- SÉRIE DE TÂCHES -
(1) Répondez aux questions suivantes à partir de l'extrait.
(a) En quel mois et quelle année Mme Douhan s'est-elle rendue au Qatar ?
(b) Quelles industries ont été visées par les sanctions imposées au Venezuela ?
(c) Outre la cessation des mesures, quelle restitution les conclusions de l'experte demandent-elles ?
(2) Transcrivez le passage de l'extrait commençant par « Pays concernés » et se poursuivant jusqu'à « saisis à l'étranger. ».

- EXTRAIT -
________________________

S’agissant de sa visite au Qatar en novembre 2020, Mme Douhan a salué les mesures prises par les cinq États concernés pour régler leurs différends par des moyens pacifiques en vue de garantir les droits de l'homme de leurs ressortissants et résidents. Elle a rappelé à tous les États concernés la nécessité pour eux de tenir leurs engagements et de lever toutes les mesures restrictives aux termes de l'accord d'Al-Ula, ainsi que de poursuivre leurs négociations bilatérales de bonne foi et dans le respect des droits de l'homme des citoyens et des résidents des cinq États.

A contrario , a dit la Rapporteuse spéciale, sa visite au Venezuela en février 2021 a démontré l'effet extrêmement dangereux des sanctions unilatérales imposées par un certain nombre d'États. Ainsi, les sanctions imposées aux industries pétrolière, aurifère et minière et le gel des avoirs de la Banque centrale du Venezuela – entre autres – ont aggravé la situation économique et humanitaire préexistante, avec un effet dévastateur sur l'ensemble de la population, a indiqué Mme Douhan. En particulier, le manque de médicaments et de contraceptifs a entraîné la violation du droit à la santé, avec des taux de mortalité maternelle, néonatale et infantile en hausse ; la détérioration des conditions de vie des personnes ayant des besoins spéciaux et des maladies chroniques ; et l'augmentation sans précédent des grossesses chez les adolescentes.

Pays concernés

Le Venezuela a dit apprécier les efforts de Mme Douhan, qui a clairement établi que les « mesures » – ou punitions collectives – appliquées par les États-Unis avec la complicité d'autres États et de l’Union européenne, violent de manière flagrante le droit international. Le Venezuela a dit prendre note des conclusions de l’experte, qui identifient ces mesures comme illégales au regard du droit international et demandent leur cessation immédiate, y compris la restitution du patrimoine, des ressources et des actifs vénézuéliens qui ont été illégalement et injustement saisis à l'étranger.

________________________

- INFORMATIONS EXTRAITES -
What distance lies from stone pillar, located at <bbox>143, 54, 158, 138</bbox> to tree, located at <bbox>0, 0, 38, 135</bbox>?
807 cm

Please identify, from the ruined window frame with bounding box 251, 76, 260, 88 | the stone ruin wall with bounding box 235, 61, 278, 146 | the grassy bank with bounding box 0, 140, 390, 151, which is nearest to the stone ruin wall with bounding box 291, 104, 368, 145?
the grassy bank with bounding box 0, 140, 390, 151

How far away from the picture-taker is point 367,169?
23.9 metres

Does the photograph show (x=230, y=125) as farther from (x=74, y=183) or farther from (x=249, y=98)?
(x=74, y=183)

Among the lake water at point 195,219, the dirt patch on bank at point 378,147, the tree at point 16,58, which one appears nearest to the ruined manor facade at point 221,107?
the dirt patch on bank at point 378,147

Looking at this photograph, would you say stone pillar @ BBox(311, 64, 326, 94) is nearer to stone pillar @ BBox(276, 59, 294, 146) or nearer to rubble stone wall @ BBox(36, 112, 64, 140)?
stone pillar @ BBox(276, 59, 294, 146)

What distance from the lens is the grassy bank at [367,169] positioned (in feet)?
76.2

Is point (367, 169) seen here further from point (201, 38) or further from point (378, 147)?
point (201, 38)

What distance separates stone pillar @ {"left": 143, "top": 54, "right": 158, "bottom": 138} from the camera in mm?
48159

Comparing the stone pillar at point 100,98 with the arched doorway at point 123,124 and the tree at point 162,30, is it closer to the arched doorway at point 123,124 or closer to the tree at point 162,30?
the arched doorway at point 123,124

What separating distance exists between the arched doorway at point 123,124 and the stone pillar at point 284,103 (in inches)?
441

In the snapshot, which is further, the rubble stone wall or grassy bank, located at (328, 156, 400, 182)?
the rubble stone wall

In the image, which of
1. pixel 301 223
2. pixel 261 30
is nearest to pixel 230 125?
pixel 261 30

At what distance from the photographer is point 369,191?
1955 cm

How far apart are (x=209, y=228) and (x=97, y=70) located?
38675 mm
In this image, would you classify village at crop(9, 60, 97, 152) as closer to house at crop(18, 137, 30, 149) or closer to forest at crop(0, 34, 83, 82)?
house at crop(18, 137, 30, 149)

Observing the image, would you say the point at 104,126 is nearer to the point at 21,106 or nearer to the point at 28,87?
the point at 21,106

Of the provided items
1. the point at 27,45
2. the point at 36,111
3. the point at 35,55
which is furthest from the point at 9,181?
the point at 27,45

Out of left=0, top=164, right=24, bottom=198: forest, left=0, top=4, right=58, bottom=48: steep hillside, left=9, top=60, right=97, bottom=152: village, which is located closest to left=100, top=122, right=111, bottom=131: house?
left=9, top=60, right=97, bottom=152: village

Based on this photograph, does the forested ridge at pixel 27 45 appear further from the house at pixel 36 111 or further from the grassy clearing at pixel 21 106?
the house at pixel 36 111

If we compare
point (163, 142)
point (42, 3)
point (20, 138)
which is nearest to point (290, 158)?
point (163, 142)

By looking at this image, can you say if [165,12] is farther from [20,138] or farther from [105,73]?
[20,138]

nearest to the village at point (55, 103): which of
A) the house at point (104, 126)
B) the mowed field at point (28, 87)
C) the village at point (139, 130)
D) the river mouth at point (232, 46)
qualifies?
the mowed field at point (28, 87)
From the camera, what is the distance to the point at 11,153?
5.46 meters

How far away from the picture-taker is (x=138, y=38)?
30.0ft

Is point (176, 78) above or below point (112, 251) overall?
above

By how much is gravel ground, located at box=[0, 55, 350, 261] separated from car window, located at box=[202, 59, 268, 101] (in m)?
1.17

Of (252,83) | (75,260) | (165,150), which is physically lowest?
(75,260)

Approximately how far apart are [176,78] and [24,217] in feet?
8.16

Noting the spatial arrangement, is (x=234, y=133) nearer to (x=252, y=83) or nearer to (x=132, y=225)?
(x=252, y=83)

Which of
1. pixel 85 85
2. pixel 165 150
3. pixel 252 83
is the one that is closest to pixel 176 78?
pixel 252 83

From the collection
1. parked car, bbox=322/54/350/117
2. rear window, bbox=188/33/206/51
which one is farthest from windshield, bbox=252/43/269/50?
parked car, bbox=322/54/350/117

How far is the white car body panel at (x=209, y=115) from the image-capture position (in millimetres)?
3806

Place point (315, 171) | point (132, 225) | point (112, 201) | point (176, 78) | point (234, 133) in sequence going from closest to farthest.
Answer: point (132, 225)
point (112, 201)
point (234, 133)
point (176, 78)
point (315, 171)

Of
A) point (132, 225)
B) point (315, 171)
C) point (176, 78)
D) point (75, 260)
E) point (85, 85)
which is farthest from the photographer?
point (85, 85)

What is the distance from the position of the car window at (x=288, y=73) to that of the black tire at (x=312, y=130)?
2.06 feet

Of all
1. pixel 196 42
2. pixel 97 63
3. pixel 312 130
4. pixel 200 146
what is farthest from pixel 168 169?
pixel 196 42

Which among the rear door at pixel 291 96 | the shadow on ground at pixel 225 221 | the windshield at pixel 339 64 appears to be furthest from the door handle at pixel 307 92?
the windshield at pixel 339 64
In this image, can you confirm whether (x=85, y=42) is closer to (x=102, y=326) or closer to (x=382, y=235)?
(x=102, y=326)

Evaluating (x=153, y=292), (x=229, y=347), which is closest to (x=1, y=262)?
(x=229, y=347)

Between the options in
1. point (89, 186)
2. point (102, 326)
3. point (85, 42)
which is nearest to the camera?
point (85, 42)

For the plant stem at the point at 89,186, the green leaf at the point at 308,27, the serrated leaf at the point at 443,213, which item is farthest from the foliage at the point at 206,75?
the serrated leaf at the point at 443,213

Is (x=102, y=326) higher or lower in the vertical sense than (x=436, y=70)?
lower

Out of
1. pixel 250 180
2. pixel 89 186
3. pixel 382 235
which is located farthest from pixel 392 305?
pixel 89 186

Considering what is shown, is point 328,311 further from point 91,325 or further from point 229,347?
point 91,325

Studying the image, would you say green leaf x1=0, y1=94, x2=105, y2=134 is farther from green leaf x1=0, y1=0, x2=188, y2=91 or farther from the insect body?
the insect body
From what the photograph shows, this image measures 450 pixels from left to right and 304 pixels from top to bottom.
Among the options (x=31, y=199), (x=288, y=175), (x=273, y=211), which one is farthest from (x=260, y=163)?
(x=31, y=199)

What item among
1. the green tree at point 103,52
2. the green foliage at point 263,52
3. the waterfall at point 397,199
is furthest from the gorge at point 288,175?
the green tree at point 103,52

________________________

- RÉPONSES PAR TÂCHE -
(1)
(a) En novembre 2020.
(b) Les industries pétrolière, aurifère et minière.
(c) La restitution du patrimoine, des ressources et des actifs vénézuéliens illégalement et injustement saisis à l'étranger.

(2)
Pays concernés

Le Venezuela a dit apprécier les efforts de Mme Douhan, qui a clairement établi que les « mesures » – ou punitions collectives – appliquées par les États-Unis avec la complicité d'autres États et de l’Union européenne, violent de manière flagrante le droit international. Le Venezuela a dit prendre note des conclusions de l’experte, qui identifient ces mesures comme illégales au regard du droit international et demandent leur cessation immédiate, y compris la restitution du patrimoine, des ressources et des actifs vénézuéliens qui ont été illégalement et injustement saisis à l'étranger.